Dentro de cada capítulo há um grupo dedicado às lutas sociais, onde se incluem os temas feminismo, independências, políticas e racismo, e outro sobre cultura e ciências onde estão as entradas sobre arte, ciência e tecnologia, cinema e teatro, desporto, filosofia, teoria política, ciências sociais, literatura e música.
“Tudo isto está nos cinco continentes com nomes que estão relacionados com estas temáticas”, salientou José Falcão, que destacou o facto de todo o trabalho ter sido feito graças ao esforço voluntário de 160 pessoas, em pleno período de pandemia e confinamento, espalhadas pelos cinco continentes.
“Na austrália conseguimos que dezenas de chefes aborígenes fizessem parte deste dicionário e tratassem das entradas sobre a Oceânia. Cento e tal pessoas de origem aborígene estão no dicionário”, revelou.
A obra seria para assinalar os 30 anos da associação, no ano passado, mas a pandemia provocada pela covid-19 obrigou a atrasar a apresentação, que está agora marcada para 19 de junho.
O livro é de venda ao público e estará à venda nas livrarias ou por encomenda à SOS Racismo e, segundo José Falcão, o objetivo é que daqui por um ano ela possa estar acessível online.
Entretanto, a associação quer que a obra chegue a todas as escolas do país e já lançou o repto às câmaras municipais, havendo já “uma vintena de autarquias” que encomendaram o dicionário, tal como o Alto Comissariado para as Migrações (ACM), que também “comprou muitos livros”.

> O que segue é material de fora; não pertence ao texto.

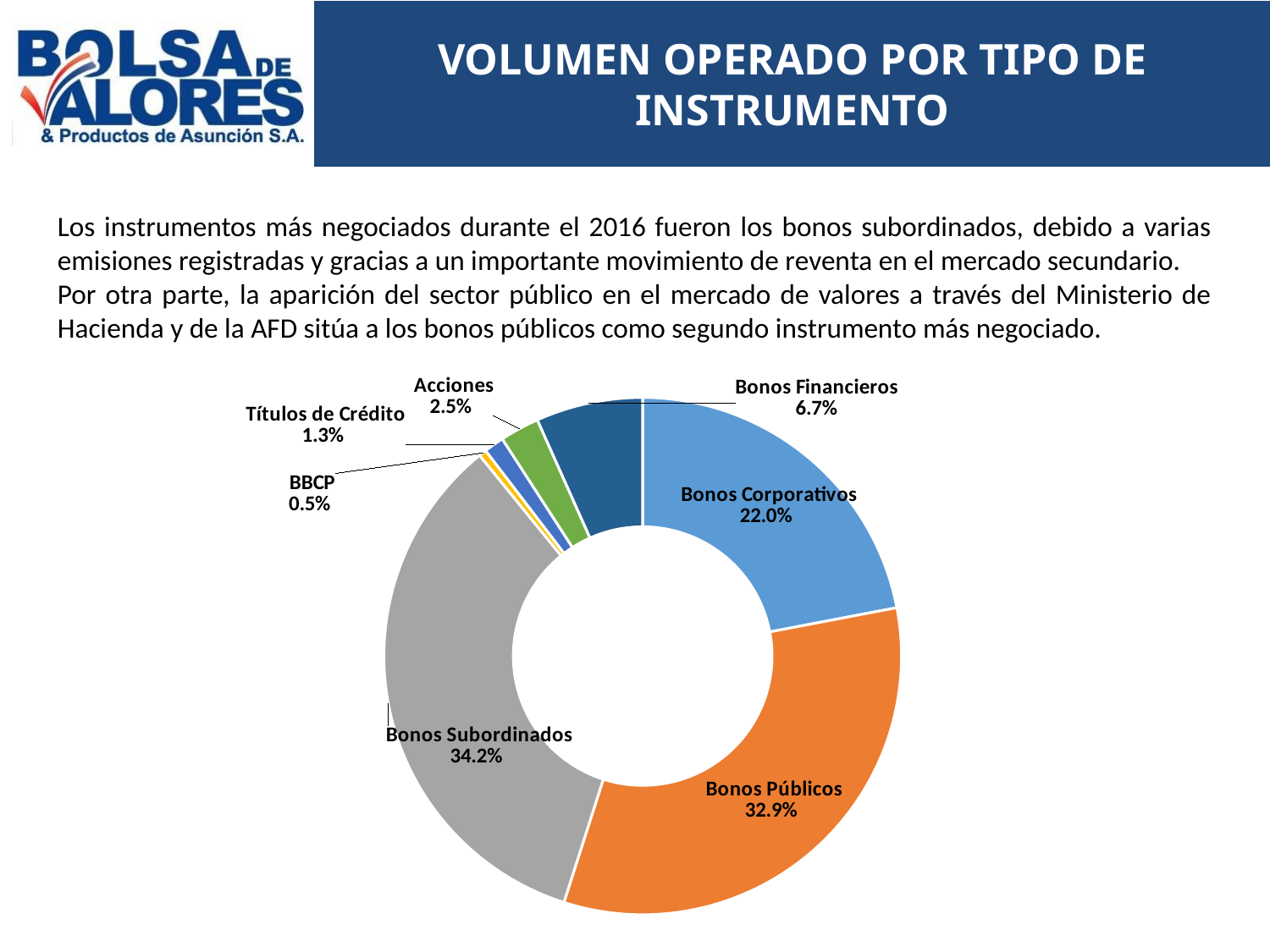
What is the value shown for BBCP? 0.5% Which instrument type has the largest share? Bonos Subordinados What share of the volume is Bonos Subordinados? 34.2% Which instrument type has the smallest share? BBCP What share of the volume is Bonos Públicos? 32.9% What is the difference between the shares of Bonos Subordinados and Bonos Públicos? 1.3% What is the value shown for Bonos Corporativos? 22.0% What is the value shown for Acciones? 2.5% What kind of chart is shown on the slide? Pie chart (doughnut) What is the value shown for Bonos Financieros? 6.7% How many instrument types are shown in the chart? 7 Which is larger, the share for Bonos Corporativos or Bonos Financieros? Bonos Corporativos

Por não haver nada parecido e com esta amplitude, o nome “Dicionário da Invisibilidade” está patenteado e traz “histórias incríveis e absolutamente alucinantes” como a da indiana Phoolan Devi (1963-2001), que ficou conhecida como “rainha dos bandidos”, mas também de dirigentes do movimento Panteras Negras, dos Estados Unidos, ou outros dirigentes nas revoltas da América Latina, na guerra civil de Espanha ou outras lutas civis.
Para Portugal existem mais de 200 entradas, de Zeca Afonso a Alcino Monteiro, ou Fernando Castro, “um dos primeiros dirigentes negros na Assembleia da República”.
“Tem a primeira pessoa assassinada pela GNR em 1911, quando a GNR aparece, que tem uma estátua em Setúbal e que tem a ver com a luta das conserveiras”, exemplificou José Falcão.
O dicionário conta ainda com a colaboração do cartoonista e ilustrador André Carrilho, responsável não só pela capa, mas também pelas 20 ilustrações que integram a obra.
Além da apresentação pública do próximo sábado estão ainda previstas uma apresentação na Universidade do Porto, em setembro, e outra em Beja.